In the summers Wallace and his family went to the beach at Lakeview Park. They swam and built sandcastles. They ate picnic lunches full of dusty sand.
Basically he and his family did all the things Wallace had always wanted to do when he was a kid but that he hadn’t been allowed to because of the poor quality of the water.
Several times a summer Wallace and his family saw warning signs go up advising them against swimming in the lake because they could get sick from bacteria and other contaminants. Those signs always ruined their day because everyone is his family, including his dog, loved to swim.
Not being able to swim because of the quality of the water was all too familiar to Wallace.
Wallace wondered where all the bacteria and pollution were coming from. Wallace wasn’t a lawyer but he knew that if you can’t swim, drink, or fish in the water then somewhere there is a rule being broken.
He started Google'ing laws and regulations that protect Lake Ontario. He consulted Swim Guide.
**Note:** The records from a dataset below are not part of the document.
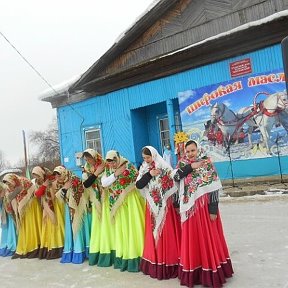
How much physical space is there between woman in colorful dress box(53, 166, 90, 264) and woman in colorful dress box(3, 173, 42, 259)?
860mm

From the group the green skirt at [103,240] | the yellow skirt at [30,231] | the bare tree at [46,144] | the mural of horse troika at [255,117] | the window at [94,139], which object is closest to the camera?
the green skirt at [103,240]

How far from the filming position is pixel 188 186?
4.42 meters

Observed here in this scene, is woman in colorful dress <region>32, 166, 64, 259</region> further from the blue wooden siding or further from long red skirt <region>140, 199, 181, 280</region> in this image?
the blue wooden siding

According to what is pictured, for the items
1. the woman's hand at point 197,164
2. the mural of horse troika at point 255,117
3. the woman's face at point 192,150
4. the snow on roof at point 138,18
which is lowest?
the woman's hand at point 197,164

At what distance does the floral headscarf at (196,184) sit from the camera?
433 cm

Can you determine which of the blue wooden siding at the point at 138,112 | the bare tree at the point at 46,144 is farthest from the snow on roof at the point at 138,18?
the bare tree at the point at 46,144

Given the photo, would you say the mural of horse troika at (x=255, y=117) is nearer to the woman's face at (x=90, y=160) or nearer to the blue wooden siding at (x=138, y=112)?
the blue wooden siding at (x=138, y=112)

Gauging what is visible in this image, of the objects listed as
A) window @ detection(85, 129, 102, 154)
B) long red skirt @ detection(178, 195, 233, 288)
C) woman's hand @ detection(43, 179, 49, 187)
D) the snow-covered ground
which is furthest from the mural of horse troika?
long red skirt @ detection(178, 195, 233, 288)

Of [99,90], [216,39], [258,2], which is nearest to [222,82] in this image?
[216,39]

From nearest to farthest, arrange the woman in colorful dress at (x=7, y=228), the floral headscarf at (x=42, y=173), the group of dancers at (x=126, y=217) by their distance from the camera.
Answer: the group of dancers at (x=126, y=217) < the floral headscarf at (x=42, y=173) < the woman in colorful dress at (x=7, y=228)

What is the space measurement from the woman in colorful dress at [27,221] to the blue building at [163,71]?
6.99 metres

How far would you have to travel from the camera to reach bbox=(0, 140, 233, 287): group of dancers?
4.29 meters

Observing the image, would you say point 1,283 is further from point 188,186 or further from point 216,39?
point 216,39

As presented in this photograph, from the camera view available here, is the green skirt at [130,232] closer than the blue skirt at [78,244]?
Yes
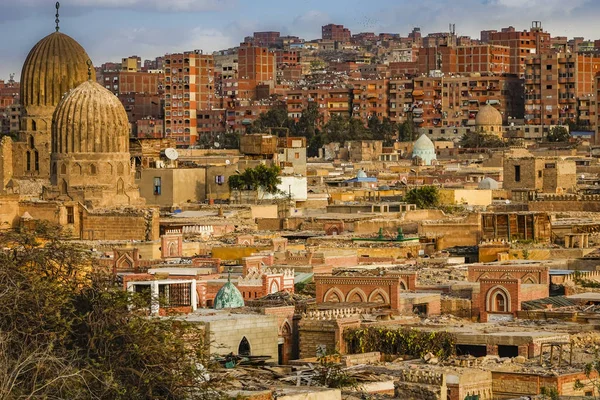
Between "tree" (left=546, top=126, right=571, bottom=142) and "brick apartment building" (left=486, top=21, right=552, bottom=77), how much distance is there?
3644cm

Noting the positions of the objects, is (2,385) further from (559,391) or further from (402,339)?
(402,339)

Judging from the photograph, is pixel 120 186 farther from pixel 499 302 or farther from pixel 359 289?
pixel 499 302

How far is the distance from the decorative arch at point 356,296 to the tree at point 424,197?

He spoke with the local Health Unit.
There was a community meeting at city hall about storm water management. Wallace decided to attend to see what it was all about. At the meeting Wallace talked about what the lake meant to him and explained the impact the contaminated water was having on him and his family.
The main thing Wallace took away from the meeting was that he could be part of the administrative decisions being made about his lake.
He had a say on issues like access to the waterfront, industrial pollution, and contaminated runoff. Wallace showed up at more meetings, and continued to participate in the discussions and in the decision-making.
Driving home from work one day Wallace looked out the window at the lake he had passed thousands of times over the course of his life. As always his heart swelled at the sight of the water. And as always he wished he could swim in the lake without having to worry about getting sick. He decided that he would do something real to protect it, so that he and his kids did not have to fear and avoid the water the way his parents had.
Water Leaders like Wallace take the final step and dedicate their lives to working for their watershed. This may mean they work full-time for their watershed. They dedicate their volunteer hours as a board member. Or maybe they are an engaged donor.
In every case, their commitment to their watershed is unmistakable.
What did you notice about Wallace’s story?
No one told him what to do. No one recruited him. No one gave him permission to start caring about the lake and pursuing ways to make the water swimmable again. Wallace did it because, in his heart, he loved his lake. He was connected to it, and so he took action when an opportunity arose.
Where does all of this start, this motivation to be fully committed to protecting our waterways?
It all starts with your personal water story. Somewhere, some water body is part of each of us. It shaped us and it made us who we are. We call these unequivocal, unforgettable experiences with water your “watermark.”
It sounds like a simple first step, but finding your watermark is the foundation of everything that will empower you to protect water.
My watermark is on the Welland Canal, pretending the mangled water was full of life, animals, fish, mermaids.
It’s similar to Krystyn’s, who grew up here in Oshawa and started Waterkeeper partly to ensure future generations don’t see the same “no swimming” and “no fishing” signs that were part of the city’s landscape in the 1980s.
The people who do the most for their community, know and experience their watershed. They know the rules that protect water. They participate in decision-making. They commit themselves.
Most importantly, they are driven by a personal connection. They are driven by their watermark.
Every person has the potential to be an effective water leader. So let me leave you with something to think about when you go home tonight. What is your watermark?